Scene question rows
+ + + + + + +

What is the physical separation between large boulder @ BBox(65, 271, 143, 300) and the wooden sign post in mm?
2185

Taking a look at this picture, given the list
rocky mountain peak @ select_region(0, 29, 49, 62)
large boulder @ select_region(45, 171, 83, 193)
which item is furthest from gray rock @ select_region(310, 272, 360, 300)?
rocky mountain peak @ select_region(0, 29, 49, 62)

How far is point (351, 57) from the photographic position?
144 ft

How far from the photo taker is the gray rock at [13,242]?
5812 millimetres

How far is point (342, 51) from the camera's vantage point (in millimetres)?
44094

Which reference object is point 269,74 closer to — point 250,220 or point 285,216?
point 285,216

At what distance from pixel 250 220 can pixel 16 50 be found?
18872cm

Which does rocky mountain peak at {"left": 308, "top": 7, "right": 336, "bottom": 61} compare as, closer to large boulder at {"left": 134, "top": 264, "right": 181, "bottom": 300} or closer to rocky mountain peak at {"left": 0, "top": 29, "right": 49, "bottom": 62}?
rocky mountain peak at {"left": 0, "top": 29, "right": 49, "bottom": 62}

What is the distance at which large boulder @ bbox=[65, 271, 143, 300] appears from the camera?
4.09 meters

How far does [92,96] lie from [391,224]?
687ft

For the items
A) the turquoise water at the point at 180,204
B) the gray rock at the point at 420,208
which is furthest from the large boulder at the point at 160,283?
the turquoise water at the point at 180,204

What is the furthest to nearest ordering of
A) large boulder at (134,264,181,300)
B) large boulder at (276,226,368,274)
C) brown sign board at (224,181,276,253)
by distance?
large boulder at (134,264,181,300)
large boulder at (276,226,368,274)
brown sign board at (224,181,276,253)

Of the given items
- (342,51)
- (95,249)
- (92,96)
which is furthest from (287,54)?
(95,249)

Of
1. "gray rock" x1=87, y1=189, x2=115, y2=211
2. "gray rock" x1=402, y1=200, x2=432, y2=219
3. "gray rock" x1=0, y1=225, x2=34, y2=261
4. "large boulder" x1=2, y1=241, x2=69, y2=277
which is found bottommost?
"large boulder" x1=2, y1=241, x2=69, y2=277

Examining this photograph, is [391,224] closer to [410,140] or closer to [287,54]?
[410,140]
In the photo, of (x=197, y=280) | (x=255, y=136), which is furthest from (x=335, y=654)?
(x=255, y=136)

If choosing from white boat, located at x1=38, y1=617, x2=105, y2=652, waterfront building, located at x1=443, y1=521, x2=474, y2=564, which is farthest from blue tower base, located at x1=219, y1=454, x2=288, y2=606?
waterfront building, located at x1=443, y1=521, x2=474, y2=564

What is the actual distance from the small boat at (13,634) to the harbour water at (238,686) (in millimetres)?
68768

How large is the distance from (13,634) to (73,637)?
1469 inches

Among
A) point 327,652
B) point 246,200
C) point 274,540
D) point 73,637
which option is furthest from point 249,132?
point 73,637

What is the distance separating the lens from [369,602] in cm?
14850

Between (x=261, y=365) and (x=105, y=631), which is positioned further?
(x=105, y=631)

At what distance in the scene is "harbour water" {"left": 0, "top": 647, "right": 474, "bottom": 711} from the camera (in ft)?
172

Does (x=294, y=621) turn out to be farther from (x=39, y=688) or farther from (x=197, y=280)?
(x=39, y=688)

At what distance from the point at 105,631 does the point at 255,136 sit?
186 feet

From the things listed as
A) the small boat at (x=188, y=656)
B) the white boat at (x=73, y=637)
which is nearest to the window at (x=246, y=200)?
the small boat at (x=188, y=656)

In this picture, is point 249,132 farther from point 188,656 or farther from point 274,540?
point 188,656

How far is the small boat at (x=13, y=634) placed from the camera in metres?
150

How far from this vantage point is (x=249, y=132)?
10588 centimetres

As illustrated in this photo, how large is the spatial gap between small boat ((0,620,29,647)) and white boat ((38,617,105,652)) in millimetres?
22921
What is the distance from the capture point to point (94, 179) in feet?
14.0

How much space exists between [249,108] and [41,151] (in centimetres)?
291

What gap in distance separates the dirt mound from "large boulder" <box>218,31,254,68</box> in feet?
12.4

+ + + + + + +

Requirements: Copy out every row above word for word, keeping each line break in place.

The output:
What is the physical separation between large boulder @ BBox(65, 271, 143, 300) and the wooden sign post in mm?
2185

Taking a look at this picture, given the list
rocky mountain peak @ select_region(0, 29, 49, 62)
large boulder @ select_region(45, 171, 83, 193)
which item is furthest from gray rock @ select_region(310, 272, 360, 300)?
rocky mountain peak @ select_region(0, 29, 49, 62)

How far is point (351, 57) from the photographic position?
144 ft

How far from the photo taker is the gray rock at [13,242]?
5812 millimetres

How far is point (342, 51) from the camera's vantage point (in millimetres)?
44094

Which reference object is point 269,74 closer to — point 250,220 or point 285,216?
point 285,216

At what distance from pixel 250 220 can pixel 16 50 be found?
18872cm

Which does rocky mountain peak at {"left": 308, "top": 7, "right": 336, "bottom": 61} compare as, closer to large boulder at {"left": 134, "top": 264, "right": 181, "bottom": 300} or closer to rocky mountain peak at {"left": 0, "top": 29, "right": 49, "bottom": 62}?
rocky mountain peak at {"left": 0, "top": 29, "right": 49, "bottom": 62}

What is the distance at which large boulder @ bbox=[65, 271, 143, 300] appears from the camera?
4.09 meters

How far does [92,96] lie from [391,224]?
687ft

For the items
A) the turquoise water at the point at 180,204
B) the gray rock at the point at 420,208
which is furthest from the large boulder at the point at 160,283?
the turquoise water at the point at 180,204

What is the furthest to nearest ordering of
A) large boulder at (134,264,181,300)
B) large boulder at (276,226,368,274)
C) brown sign board at (224,181,276,253)
by distance?
large boulder at (134,264,181,300)
large boulder at (276,226,368,274)
brown sign board at (224,181,276,253)

Of the given items
- (342,51)
- (95,249)
- (92,96)
which is furthest from (287,54)?
(95,249)

Of
1. "gray rock" x1=87, y1=189, x2=115, y2=211
2. "gray rock" x1=402, y1=200, x2=432, y2=219
3. "gray rock" x1=0, y1=225, x2=34, y2=261
4. "large boulder" x1=2, y1=241, x2=69, y2=277
which is found bottommost?
"large boulder" x1=2, y1=241, x2=69, y2=277

Examining this photograph, is [391,224] closer to [410,140] or closer to [287,54]?
[410,140]
In the photo, of (x=197, y=280) | (x=255, y=136), which is furthest from (x=335, y=654)?
(x=255, y=136)

If choosing from white boat, located at x1=38, y1=617, x2=105, y2=652, waterfront building, located at x1=443, y1=521, x2=474, y2=564, which is farthest from blue tower base, located at x1=219, y1=454, x2=288, y2=606?
waterfront building, located at x1=443, y1=521, x2=474, y2=564

What is the actual distance from the small boat at (13,634) to the harbour water at (238,686) (in millimetres)?
68768

How large is the distance from (13,634) to (73,637)?
1469 inches

Among
A) point 327,652
B) point 246,200
C) point 274,540
D) point 73,637
which option is furthest from point 249,132?
point 73,637

What is the distance separating the lens from [369,602] in cm?
14850

Between (x=261, y=365) and (x=105, y=631), which is positioned further?
(x=105, y=631)

At what distance in the scene is "harbour water" {"left": 0, "top": 647, "right": 474, "bottom": 711} from the camera (in ft)?
172

Does (x=294, y=621) turn out to be farther from (x=39, y=688) or farther from (x=197, y=280)?
(x=39, y=688)

At what distance from the point at 105,631 does the point at 255,136 sit?
186 feet

From the things listed as
A) the small boat at (x=188, y=656)
B) the white boat at (x=73, y=637)
which is nearest to the window at (x=246, y=200)?
the small boat at (x=188, y=656)

In this picture, is point 249,132 farther from point 188,656 or farther from point 274,540?
point 188,656

How far is the small boat at (x=13, y=634) placed from the camera in metres?
150

How far from this vantage point is (x=249, y=132)?
10588 centimetres

As illustrated in this photo, how large is the spatial gap between small boat ((0,620,29,647)) and white boat ((38,617,105,652)) in millimetres?
22921
What is the distance from the capture point to point (94, 179) in feet?
14.0

How much space exists between [249,108] and [41,151] (in centimetres)?
291

What gap in distance separates the dirt mound from "large boulder" <box>218,31,254,68</box> in feet?
12.4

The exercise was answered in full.